━━ Auszug zum Lesen ━━

Beim Diskuswerfen fanden ca. 5 kg schwere Scheiben aus Bronze, Eisen, Blei
oder auch Stein Verwendung. Die Weitspringer nutzten Sprunggewichte in jeder
Hand. Der Sprung erfolgte wahrscheinlich in fünf aufeinander folgenden
Sätzen aus dem Stand. Die Technik des Speerwurfs unterscheidet sich von
der modernen Sportart dadurch, dass der antike Athlet das Wurfgeschoss unter
Nutzung einer Lederriemenschlaufe in die Weite katapultierte. Die Disziplin
des Laufens wurde wahrscheinlich über die Distanz eines Stadions ausgetragen.
Das Ringen im Rahmen des Fünfkampfs unterschied sich vom Einzelwettbewerb
durch die Statur der Mehrkämpfer, die gewiss nicht so schwergewichtig
waren wie die Spezialisten.
Der Fünfkampf wurde wohl in der Reihenfolge der hier erfolgten Darstellung
bestritten. Der Sieger wurde wahrscheinlich nicht nach einem Punktesystem
– wie es für heutige Mehrkampfsportarten üblich ist –
ermittelt, sondern in einem fortgesetzten Ausscheidungsverfahren.

━━━
━━ Entnommenes Material ━━

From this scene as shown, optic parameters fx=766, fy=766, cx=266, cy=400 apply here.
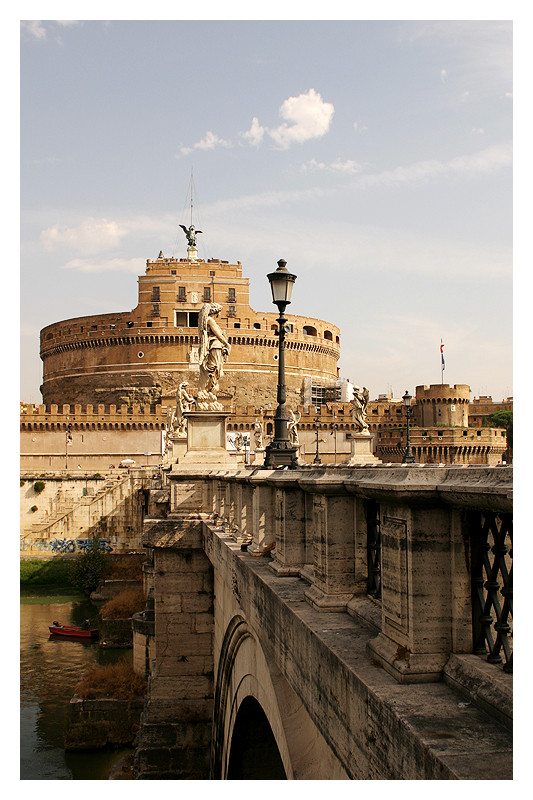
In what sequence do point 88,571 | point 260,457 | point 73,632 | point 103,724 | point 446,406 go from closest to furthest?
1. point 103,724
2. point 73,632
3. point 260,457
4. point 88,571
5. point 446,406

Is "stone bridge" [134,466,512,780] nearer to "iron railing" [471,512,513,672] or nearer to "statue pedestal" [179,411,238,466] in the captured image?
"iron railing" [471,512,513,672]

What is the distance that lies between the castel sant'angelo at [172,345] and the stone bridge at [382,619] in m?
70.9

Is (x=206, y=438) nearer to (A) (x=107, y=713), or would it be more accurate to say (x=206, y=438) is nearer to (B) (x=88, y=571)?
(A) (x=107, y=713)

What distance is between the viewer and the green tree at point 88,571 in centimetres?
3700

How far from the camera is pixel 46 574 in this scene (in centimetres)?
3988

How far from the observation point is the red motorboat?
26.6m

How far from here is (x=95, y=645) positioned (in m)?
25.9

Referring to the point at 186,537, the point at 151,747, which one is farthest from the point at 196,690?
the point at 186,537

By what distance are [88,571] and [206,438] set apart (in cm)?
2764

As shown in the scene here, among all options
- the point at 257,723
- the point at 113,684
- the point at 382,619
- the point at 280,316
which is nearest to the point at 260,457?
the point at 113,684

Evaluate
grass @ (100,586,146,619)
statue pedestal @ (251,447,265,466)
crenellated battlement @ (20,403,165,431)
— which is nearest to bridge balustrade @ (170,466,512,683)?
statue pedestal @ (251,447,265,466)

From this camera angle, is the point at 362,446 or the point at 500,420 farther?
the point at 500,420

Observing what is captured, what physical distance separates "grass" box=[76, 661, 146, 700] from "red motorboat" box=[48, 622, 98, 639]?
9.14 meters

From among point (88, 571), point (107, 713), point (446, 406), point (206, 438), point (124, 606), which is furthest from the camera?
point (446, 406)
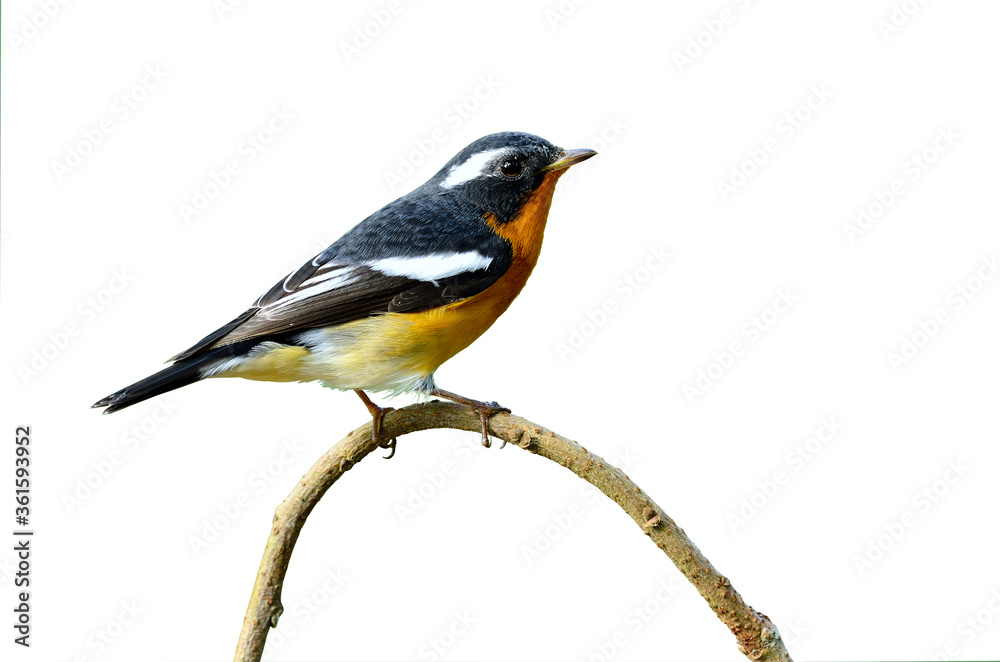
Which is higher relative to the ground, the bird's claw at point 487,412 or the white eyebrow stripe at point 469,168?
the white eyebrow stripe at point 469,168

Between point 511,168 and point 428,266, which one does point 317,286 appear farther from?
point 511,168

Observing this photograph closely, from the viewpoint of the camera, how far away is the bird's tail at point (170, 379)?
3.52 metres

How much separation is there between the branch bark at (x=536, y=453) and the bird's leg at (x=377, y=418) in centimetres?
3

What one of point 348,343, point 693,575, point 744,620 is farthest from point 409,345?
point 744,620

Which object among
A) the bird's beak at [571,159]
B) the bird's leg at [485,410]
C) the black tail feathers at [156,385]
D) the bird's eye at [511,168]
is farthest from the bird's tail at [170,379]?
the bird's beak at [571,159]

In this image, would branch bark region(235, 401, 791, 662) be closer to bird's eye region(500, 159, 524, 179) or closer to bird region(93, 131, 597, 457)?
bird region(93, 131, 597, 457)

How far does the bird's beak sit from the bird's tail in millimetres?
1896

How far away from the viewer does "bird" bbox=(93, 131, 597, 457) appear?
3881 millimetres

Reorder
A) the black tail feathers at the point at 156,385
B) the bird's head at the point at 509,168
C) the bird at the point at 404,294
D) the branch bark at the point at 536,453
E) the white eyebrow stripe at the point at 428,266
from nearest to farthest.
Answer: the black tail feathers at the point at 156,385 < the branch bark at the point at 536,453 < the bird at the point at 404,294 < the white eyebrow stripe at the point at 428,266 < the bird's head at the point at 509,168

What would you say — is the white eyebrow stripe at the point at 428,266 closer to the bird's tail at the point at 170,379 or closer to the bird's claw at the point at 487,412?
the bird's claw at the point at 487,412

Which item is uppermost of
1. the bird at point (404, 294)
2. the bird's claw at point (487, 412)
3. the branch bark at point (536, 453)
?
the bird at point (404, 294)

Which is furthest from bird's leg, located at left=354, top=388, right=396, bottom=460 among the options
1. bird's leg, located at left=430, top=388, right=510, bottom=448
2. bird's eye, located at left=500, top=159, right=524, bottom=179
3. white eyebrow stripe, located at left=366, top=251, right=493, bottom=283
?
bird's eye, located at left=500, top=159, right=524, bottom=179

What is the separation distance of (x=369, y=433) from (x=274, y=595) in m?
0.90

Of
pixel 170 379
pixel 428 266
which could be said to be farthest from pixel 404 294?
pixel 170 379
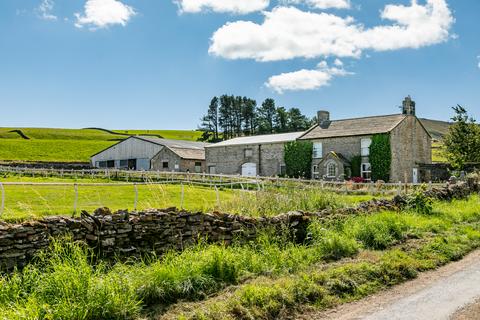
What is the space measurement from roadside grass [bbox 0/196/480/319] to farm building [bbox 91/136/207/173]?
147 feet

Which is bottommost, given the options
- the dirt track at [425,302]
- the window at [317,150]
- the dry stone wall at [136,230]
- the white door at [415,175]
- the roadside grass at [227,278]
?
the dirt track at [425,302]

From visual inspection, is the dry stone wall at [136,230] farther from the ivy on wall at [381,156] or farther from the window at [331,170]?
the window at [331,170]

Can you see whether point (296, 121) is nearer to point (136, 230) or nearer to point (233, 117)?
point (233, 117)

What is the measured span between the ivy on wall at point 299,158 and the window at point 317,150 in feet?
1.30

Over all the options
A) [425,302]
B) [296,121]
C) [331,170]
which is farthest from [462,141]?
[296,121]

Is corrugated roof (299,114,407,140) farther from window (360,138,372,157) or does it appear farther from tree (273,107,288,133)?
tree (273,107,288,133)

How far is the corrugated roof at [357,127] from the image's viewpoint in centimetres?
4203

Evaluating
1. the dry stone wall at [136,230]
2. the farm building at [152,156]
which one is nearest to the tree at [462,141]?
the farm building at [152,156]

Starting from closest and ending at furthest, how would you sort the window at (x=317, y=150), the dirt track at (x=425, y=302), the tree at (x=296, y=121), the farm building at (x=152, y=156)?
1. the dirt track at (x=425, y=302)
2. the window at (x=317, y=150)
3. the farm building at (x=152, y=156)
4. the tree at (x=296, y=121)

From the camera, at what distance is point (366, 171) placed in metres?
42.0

━━━

> _Gestellte Aufgabe 1_:
Prüfen Sie, ob die folgenden Aussagen mit dem Text über den antiken Fünfkampf übereinstimmen, und belegen Sie jede Antwort (Ja oder Nein) mit einem wörtlichen Zitat: (a) Die Diskusscheiben wogen etwa 5 kg. (b) Die Weitspringer hielten nur in einer Hand ein Sprunggewicht. (c) Der Sieger wurde wahrscheinlich nach einem Punktesystem ermittelt.
> _Gestellte Aufgabe 2_:
Führen Sie den Text über den antiken Fünfkampf im Anschluss an seinen letzten Satz weiter.
Die Auflistung stammt aus einer anderen Quelle.

> _Ergebnis der Übung 1_:
(a) Ja: „ca. 5 kg schwere Scheiben“
(b) Nein: „Die Weitspringer nutzten Sprunggewichte in jeder Hand.“
(c) Nein: „Der Sieger wurde wahrscheinlich nicht nach einem Punktesystem“

> _Ergebnis der Übung 2_:
Auf der unten abgebildeten Amphore sind 3 der 5 Disziplinen des Fünfkampfs
zu sehen (von links nach rechts): Diskuswurf, Speerwurf, Weitsprung. Die Amphore
war der Preis für den Sieger im Fünfkampf bei den panathenäischen
Wettspielen (kurz vor 500 v. Chr.)
Wettbewerbe der Trompeter und Herolde: Nichts mit unserem
heutigen Sportverständnis gemein hatten die seit 396 v. Chr. durchgeführten
Wettbewerbe der Trompeter und Herolde. Unbekannt ist, auf welche Weise diese
Wettkämpfe entschieden worden sind.
Hippische Disziplinen
Eine Attraktion
der Olympischen Spiele waren die hippischen Wettbewerbe. Die älteste
Pferdesportdisziplin Olympias soll das 680 v. Chr. eingeführte vierspännige
Wagenrennen gewesen sein; manche Forscher halten es jedoch für wahrscheinlicher,
dass das Rennen mit dem traditionelle Zweigespann (laut Überlieferung
erst seit 408 v. Chr.) früher eingeführt worden ist. 648 v. Chr.
soll dann das erste Pferderennen ausgetragen worden sein. Über die Jahrhundert
wurde das olympische Programm um eine Reihe von hippischen Wettbewerben erweitert:
Zweigespann von Maultieren, Stutenrennen, Viergespann von Fohlen, Zweigespann
von Fohlen, Fohlenrennen. Schon diese Programmausdehnung ist ein Indiz für
die außerordentliche Beliebtheit des Pferdesports bei Publikum und Teilnehmern.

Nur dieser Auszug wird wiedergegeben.